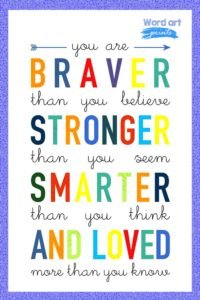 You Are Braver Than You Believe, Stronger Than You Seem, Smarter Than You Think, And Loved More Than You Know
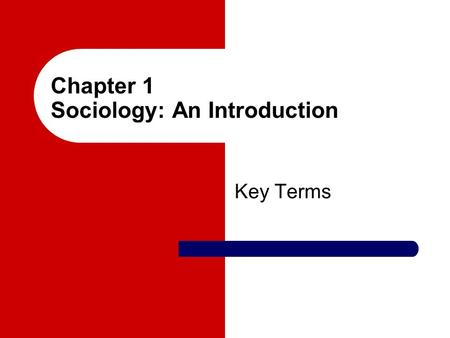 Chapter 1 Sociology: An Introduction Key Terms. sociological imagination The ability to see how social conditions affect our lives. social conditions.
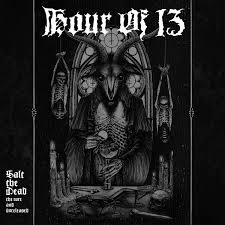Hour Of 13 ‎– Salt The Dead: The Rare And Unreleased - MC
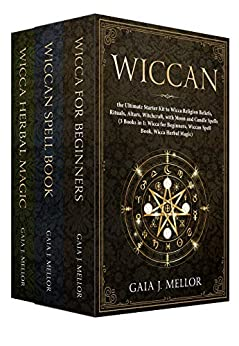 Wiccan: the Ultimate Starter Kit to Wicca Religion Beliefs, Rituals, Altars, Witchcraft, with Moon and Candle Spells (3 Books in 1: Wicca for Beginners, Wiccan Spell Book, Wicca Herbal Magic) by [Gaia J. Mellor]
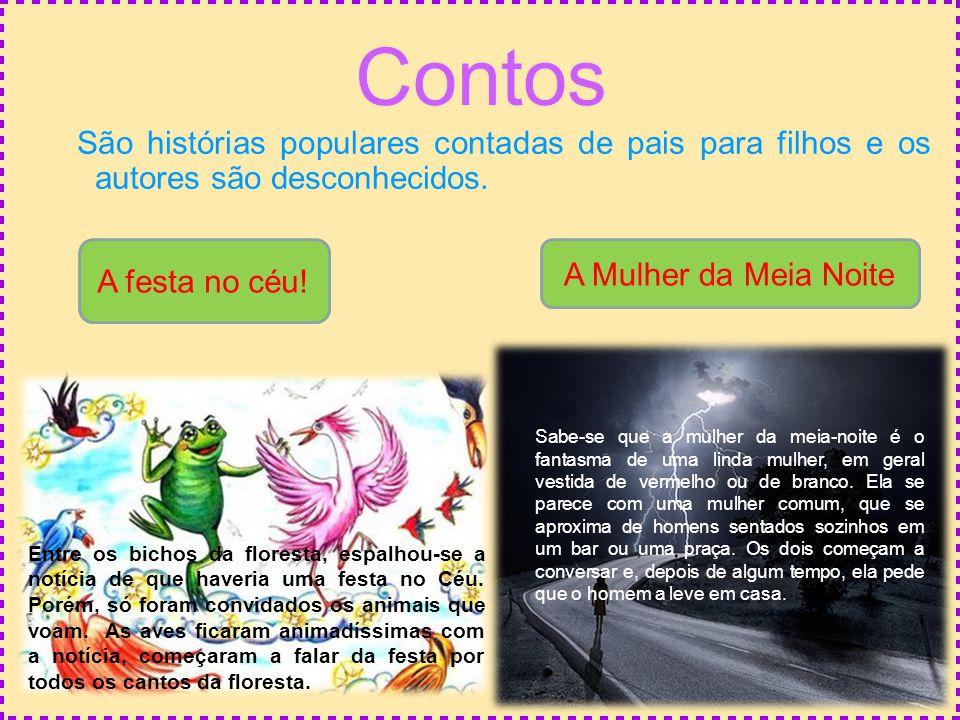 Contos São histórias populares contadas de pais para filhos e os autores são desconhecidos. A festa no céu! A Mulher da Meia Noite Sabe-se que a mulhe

_ _ _

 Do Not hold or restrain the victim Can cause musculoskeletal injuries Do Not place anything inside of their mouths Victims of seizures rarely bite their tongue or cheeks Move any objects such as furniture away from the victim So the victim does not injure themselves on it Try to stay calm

_ _ _

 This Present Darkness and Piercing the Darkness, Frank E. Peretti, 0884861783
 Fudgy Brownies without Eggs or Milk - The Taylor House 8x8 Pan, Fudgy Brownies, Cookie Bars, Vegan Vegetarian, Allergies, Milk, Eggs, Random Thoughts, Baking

_ _ _

• [TASK]: Would you please reproduce the entries above, starting at the line with "Hour Of 13 ‎–" and stopping after the line with "Contos São histórias"? Omit any pictures.

• [RESULT BELOW]:
Hour Of 13 ‎– Salt The Dead: The Rare And Unreleased - MC
 Wiccan: the Ultimate Starter Kit to Wicca Religion Beliefs, Rituals, Altars, Witchcraft, with Moon and Candle Spells (3 Books in 1: Wicca for Beginners, Wiccan Spell Book, Wicca Herbal Magic) by [Gaia J. Mellor]
 Contos São histórias populares contadas de pais para filhos e os autores são desconhecidos. A festa no céu! A Mulher da Meia Noite Sabe-se que a mulhe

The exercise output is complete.